What’s more important, quality or mobility?

I don’t mean quality as in “is this true and accurate?,” I mean quality as in “does your draft have typos?” or “is your image high-quality?”

I can post to this blog from my iPhone using the WordPress application. I can include photos that I’ve taken with the camera on my phone. That’s pretty powerful.

Imagine if your news staff could spend their daytime cruising through the city, literally, and post stories to your system as they happen. Include low-resolution photographs taken on the fly from their phones.

Are they going to get a better story than the guy in the office talking over the phone? Is it better to have the low-quality photo now or the high-resolution image in half an hour?

{ 4 comments }

1 Norman Harman 06.05.09 at 2:39 pm

“Imagine if your news staff could spend their daytime cruising through the city, literally, and post stories to your system as they happen.”

I’m not on the journalist side of things but hasn’t this been happening since teletype / phone was introduced.

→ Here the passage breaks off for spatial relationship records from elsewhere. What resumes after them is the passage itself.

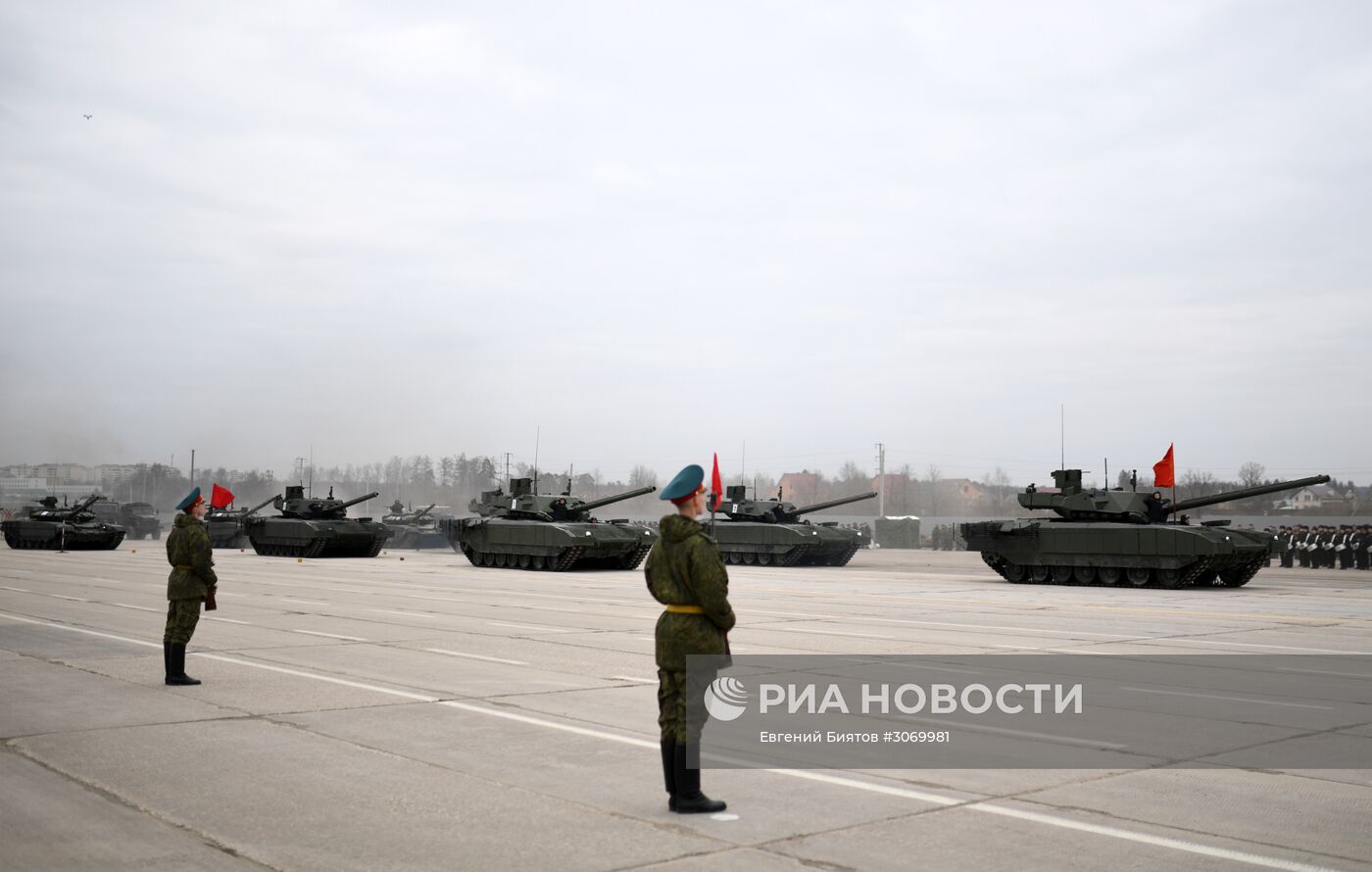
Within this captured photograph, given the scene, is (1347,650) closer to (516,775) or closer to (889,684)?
(889,684)

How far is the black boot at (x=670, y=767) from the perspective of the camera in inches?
254

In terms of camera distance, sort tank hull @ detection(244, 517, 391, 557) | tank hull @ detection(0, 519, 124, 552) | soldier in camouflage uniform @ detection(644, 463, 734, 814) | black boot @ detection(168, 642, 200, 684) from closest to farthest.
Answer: soldier in camouflage uniform @ detection(644, 463, 734, 814)
black boot @ detection(168, 642, 200, 684)
tank hull @ detection(244, 517, 391, 557)
tank hull @ detection(0, 519, 124, 552)

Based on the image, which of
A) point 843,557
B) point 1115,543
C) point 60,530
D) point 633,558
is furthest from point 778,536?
point 60,530

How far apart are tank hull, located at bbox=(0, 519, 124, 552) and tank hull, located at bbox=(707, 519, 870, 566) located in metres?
27.2

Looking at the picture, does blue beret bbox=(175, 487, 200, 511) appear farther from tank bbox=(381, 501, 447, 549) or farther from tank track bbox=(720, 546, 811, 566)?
tank bbox=(381, 501, 447, 549)

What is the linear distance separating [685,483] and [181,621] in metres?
6.69

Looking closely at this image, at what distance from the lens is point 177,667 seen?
11.2 m

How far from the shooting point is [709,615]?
21.1 feet

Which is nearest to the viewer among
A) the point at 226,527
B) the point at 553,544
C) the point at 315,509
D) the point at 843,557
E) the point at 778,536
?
the point at 553,544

And has only expanded along with laptops, wireless networks and smart phones.

“Are they going to get a better story than the guy in the office talking over the phone? Is it better to have the low-quality photo now or the high-resolution image in half an hour?”

It’s not an either or situation. It’s best to do both. I know for a fact that paper I work for has published (online) a phone taken twit pic posted by a reader for breaking news that was later supplemented by staff photos once we got photogs on the scene.

2 Robert 06.08.09 at 5:17 am

Unfortunately research shows that the more converged a newsroom is, the more time its journalists spend at their desks…

3 Marianne Thamm 06.08.09 at 5:20 am

I find that the only way to succeed as a journalist – in the long, long run, is not to Eat, Sleep and Publish, but to Read, Read, Read and Publish…that is the difference between bloggers and journalists. Living through the skin rather than in it…understanding context, depth, history and connection rather than responding to a viseral, literal event……And lastly…not writing for free.

4 Jason Preston 06.08.09 at 10:55 am

Norman – The difference between dictating an article over the phone and today’s connected mobile technologies is huge. You don’t have to have one staffer in the office and one staffer on the scene just to post an article.

Photos can be taken and stories can be written on the same device, and uploaded to the site directly from the scene. Eventually you have to ask…why have an office?

And I think you’re right that it’s best to do both kinds of coverage, if you can.

Robert – “more converged” meaning better friends? FWIW not all desk time is bad, in my opinion. You can get a lot done with the internet today that required trips to the library and city hall just a few years ago.

Marianne – free writing is here to stay, I think. There’s a literal army of competent writers who are willing to put in their work in exchange for visibility. Your leverage is personal brand: how many copies/pageviews will your byline move?